I have flying down to a science -- what to pack, what to wear, when to carry on my bags, when to check my bags, how to prepare for security screening. Although maybe it's not really a science -- it's more of an art form. But whatever it is, I know how to do it. (I have been known to get it wrong, though.) And then, once I'm through security, I sit and wait and observe. Which brings us back to the notebook. I need a notebook for times like these, to record my observations, before the constant churning of my thoughts moves onto the next fleeting thing, and I forget the things I've seen and heard, the things that make me laugh and ask questions.
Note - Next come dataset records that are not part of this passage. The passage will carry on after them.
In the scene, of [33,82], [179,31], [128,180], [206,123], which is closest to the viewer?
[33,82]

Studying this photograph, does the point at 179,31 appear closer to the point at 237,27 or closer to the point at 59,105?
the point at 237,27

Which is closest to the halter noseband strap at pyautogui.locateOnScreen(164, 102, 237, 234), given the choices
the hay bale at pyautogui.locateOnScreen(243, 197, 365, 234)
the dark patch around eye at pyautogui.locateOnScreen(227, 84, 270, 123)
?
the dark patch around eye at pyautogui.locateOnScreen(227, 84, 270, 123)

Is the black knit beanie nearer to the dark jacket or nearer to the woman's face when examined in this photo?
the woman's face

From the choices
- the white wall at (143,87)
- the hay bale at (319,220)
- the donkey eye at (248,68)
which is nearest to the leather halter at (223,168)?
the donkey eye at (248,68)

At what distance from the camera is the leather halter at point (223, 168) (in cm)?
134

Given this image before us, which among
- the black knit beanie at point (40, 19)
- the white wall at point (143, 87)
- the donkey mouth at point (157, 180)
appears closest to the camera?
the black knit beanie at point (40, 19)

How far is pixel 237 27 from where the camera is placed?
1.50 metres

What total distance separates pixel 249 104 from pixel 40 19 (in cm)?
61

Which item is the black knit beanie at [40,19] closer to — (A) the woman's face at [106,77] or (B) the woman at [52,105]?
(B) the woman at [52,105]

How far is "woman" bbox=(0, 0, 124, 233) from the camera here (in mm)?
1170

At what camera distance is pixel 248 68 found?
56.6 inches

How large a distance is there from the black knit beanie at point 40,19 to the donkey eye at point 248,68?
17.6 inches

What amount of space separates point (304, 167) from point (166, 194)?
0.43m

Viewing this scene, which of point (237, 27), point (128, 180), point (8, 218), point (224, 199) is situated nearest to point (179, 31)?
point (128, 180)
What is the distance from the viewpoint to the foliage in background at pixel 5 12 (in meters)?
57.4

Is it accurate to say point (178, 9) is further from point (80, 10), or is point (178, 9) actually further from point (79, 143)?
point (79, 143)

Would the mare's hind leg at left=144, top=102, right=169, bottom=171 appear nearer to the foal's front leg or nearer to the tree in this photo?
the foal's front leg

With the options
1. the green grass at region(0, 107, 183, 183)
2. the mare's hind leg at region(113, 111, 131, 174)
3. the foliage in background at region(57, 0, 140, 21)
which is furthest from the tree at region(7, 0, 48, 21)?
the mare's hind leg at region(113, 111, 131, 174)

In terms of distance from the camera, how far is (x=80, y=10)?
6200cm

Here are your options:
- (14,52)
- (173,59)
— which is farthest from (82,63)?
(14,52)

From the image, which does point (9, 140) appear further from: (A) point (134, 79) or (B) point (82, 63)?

There are a lot of those thoughts, especially on days like today -- a day that started hours before the sun was even up -- before the hotel even started serving breakfast, and which will involve three cities and hours of flying time.
If I had a notebook today, for example, I could have started by writing excruciating detail about my breakfast. McDonald's. Which was the only thing open in the entire airport. And about how it was the first time since childhood that I ate a "Big Breakfast" -- which is really not so big, especially if you only eat the eggs and sausage. And I could question how they somehow managed to make the eggs so bland that they taste like nothing, or perhaps describe the looks of horror aimed at me for ordering a large Diet Coke at that ungodly hour of the morning.
Or I could write about the girl I saw in the rust-colored L.A.M.B. velour sweatsuit, and how her hair was dyed a very fake orangey color -- which resulted in her having the overall appearance of a carrot. From there, I would probably venture onto a discourse on how those sweatsuits, especially the ones with the words on the ass, do no favors for anyone's figure. I would probably also note how people need to learn the difference between "outside clothing" and "inside clothing." Not that I am entirely without sin on that one.
I could have told the detailed story of how I killed the bug in the hotel bathroom with my hair mousse, or how weird it was that yesterday, a beautiful day, I was walking outside in the downtown section of a major metropolitan area, but only saw five cars and two people.
I could also express my utter confusion as to why anyone would wear a ten-gallon hat on an airplane. Seems very uncomfortable.
Or I could comment on how cheap the airlines are -- not giving out peanuts or pretzels anymore, instead charging $3 for a candy bar. And how it must totally stink to be one of the people who agreed to take the next flight out for a $150 credit, when the next set of people were given $300. Or how all of the people who agreed to fly out later to resolve the "weight balancing issues" were all skinny. Go figure.
I could attempt to figure out why I always wind up writing in the margins, sometimes even around the corners, having to tie my thoughts together with lines and arrows, and sometimes even circles, when it's one of my pet peeves. And I might even question why rollerball pens explode on airplanes, especially since all of my other pens mysteriously stop working mid-flight.
But if I had a notebook, and a pen that worked, maybe I could find words to describe the beauty of how, when flying over a lake or another body of water, it first looks like a cloud, and then it looks like snow (maybe a glacier?) and then a shimmering piece of silver foil, and then -- only when you're directly over it -- you can see that it's water, with an infinite number of teeny tiny little ripples on the surface. And if I could find the right adjectives for that, I could certainly describe how gigantic and beautiful the full moon was on the way to the airport just before the crack of dawn.
But then there's the practical stuff. Like making a list of the things I need to pack for my trip that stars forty-five hours after my last flight of the day ends. Or figuring out how I managed to keep my .mp3 player and computer in my carry-on bag, while leaving my keys and headphones in my checked suitcase. And how by violating my own three-book rule, I wound up having to buy a new book. But I only have this one page, and I'm already at the end.